In der zweiten Hälfte des XIX. Jahrhunderts vergrößert sich das Orchester der Oper bis zum symphonischen Ausmaß und es wird vom Sänger verlangt, seine Bravour, bei einer Stentorverwendung der Stimme, auf Kosten der Gesundheit der Stimmbänder, zu zeigen. Die Welt des Melodramma des XIX. Jahrhunderts ist geteilt zwischen den Anhängern und den Verächtern des mit Überanstrengung erzeugten Gesangs.
In der Zwischenzeit wird in Italien, und das schon vom Ende des XVI. Jahrhunderts an, das Lied in einfacher polyphonischer Form und von volkstümlicher Eingebung gepflegt, und es breitet sich in verschiedener Art und Weise aus; eine davon ist das Madrigal, das sich auch für die Aufführung eignet; es erhält neue Harmonien in den Werken von Fürst Carlo Gesualdo da Venosa, nach Meinung einiger, der Erfinder des canto affettuoso (Affekt-Gesangs). Das Lied drückt später den Volksschrei aus, der im Zuge der französischen Revolution hereinbricht: der Stimmgebrauch wird gefährdert. Die belle époque gibt glücklicherweise den Sängern mit minder starken aber flexiblen Stimmen die Gelegenheit, sich in der Operette darzustellen, sodaß das Lied auch mit einem richtigen Stimmsitz ausgeführt wird. Als Wiege des bel canto wird Italien berühmt durch das neapolitanische Lied, Ausdruck der Bodenständigkeit der Kultur. Im Allgemeinen wird nun leider wieder das Lied mit Hilfe der Bruststimme interpretiert; gleichzeitig macht das Musical Furore.
Folglich hat Italien sich eine wesentliche Rolle in der Entwicklung der Vokalität geschaffen. Neuerdings hat sich die Hals-Nasen-Ohrenfach Disziplin im Bereich der Stimme spezialisiert, indem sie die Phoniatrie erfand: diese erlaubt, das Instrument Stimme durch ein Studium der Anatomophysiologie zu erkennen und - indem andere Fächer integriert werden - jeden Mißbrauch (malmenage, maluso) oder jede Überanstrengung (surmenage, abuso) zu verhindern; sie rät eindringlich allen eine natürliche Stimmausbildung an, womit sie die Regeln aus dem XVII. Jahrhundert wiederbelebt.
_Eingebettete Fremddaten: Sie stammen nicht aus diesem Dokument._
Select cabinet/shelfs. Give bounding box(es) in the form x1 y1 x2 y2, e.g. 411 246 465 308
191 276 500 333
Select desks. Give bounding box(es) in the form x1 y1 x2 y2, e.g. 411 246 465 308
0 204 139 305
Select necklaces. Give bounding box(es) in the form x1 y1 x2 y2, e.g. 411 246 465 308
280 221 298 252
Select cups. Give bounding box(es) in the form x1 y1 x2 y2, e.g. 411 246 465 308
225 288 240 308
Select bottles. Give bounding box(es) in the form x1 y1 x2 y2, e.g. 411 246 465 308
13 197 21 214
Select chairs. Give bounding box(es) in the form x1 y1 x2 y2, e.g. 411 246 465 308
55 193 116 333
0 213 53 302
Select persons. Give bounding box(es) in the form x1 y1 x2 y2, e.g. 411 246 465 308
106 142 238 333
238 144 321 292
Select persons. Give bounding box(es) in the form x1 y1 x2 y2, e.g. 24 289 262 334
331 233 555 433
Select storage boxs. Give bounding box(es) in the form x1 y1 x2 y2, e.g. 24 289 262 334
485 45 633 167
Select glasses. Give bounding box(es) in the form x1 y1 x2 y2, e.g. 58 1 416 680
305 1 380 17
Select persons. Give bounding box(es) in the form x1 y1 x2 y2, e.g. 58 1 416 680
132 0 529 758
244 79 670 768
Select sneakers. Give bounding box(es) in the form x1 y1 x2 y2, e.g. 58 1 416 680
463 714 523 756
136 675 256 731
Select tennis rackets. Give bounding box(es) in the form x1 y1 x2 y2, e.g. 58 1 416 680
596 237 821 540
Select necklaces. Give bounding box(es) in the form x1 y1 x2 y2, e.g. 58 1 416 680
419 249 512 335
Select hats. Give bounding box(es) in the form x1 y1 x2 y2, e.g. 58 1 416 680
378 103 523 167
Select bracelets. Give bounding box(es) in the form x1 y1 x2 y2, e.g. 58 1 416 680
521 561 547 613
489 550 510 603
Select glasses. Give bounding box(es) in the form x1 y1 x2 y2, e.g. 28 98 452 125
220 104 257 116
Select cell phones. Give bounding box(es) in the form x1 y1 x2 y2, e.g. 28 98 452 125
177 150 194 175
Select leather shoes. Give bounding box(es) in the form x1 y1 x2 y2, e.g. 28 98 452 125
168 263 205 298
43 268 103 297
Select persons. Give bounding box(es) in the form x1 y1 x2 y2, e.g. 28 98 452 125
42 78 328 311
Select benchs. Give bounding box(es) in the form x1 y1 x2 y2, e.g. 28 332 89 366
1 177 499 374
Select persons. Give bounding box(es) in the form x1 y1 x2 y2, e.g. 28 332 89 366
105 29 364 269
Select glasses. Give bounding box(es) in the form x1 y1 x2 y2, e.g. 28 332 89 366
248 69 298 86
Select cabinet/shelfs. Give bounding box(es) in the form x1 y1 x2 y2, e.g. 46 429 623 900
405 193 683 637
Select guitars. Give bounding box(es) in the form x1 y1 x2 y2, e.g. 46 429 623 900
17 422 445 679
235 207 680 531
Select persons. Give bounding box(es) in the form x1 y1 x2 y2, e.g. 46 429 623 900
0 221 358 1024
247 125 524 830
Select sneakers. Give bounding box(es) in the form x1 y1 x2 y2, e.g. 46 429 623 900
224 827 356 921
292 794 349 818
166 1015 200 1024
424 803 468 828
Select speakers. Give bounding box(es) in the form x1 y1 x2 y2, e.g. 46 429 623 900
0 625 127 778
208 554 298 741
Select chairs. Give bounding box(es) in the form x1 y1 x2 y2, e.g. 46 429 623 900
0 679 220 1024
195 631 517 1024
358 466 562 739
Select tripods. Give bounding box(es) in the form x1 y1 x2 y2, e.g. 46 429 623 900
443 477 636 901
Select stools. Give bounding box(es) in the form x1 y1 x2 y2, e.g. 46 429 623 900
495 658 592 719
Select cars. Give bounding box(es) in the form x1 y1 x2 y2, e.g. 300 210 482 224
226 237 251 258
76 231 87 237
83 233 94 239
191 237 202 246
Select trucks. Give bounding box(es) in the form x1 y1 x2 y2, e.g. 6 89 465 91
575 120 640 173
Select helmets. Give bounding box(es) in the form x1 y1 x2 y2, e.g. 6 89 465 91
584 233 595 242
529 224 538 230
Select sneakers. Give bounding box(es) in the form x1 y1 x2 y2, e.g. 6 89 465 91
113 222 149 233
An diesem Punkt hat das CENTRO CANTO CESENATICO (Inhaberin Geneviève Barboni Yans) die Initiative ergriffen, den historischen, künstlerischen und wissenschaftlichen Kenntnisse eine interaktive pädagogische Dimension zuzuteilen. Auf der Grundlage der Phoniatrie (und verbundenen Wissenschaften) bzw. der Entwicklung der Stile hat das Centro eine ultramoderne Methodologie definiert. Sie beginnt mit dem richtigen Gebrauch der Stimme im Gesang; sie betrachtet dann die Ausbildung oder die Rehabilitation des phonatorischen Gerüsts eines jeden, je nach der Notwendigkeit der Gesangsart, die er ausübt, wohlwissend, daß von der Oper ein größeres Potential der Kapazität verlangt wird und dass eine ausgeglichene Persönlichkeit für die Reife der Stimme unentbehrlich ist. Ihre Entwicklung ist Teil des Programms der Stimmarbeit, das sich mit der Person beschäftigt, um ihre Stimme auszubilden, und das sich um die Stimme kümmert, um der Person körperliches und geistiges Wohlbefinden zu verschaffen.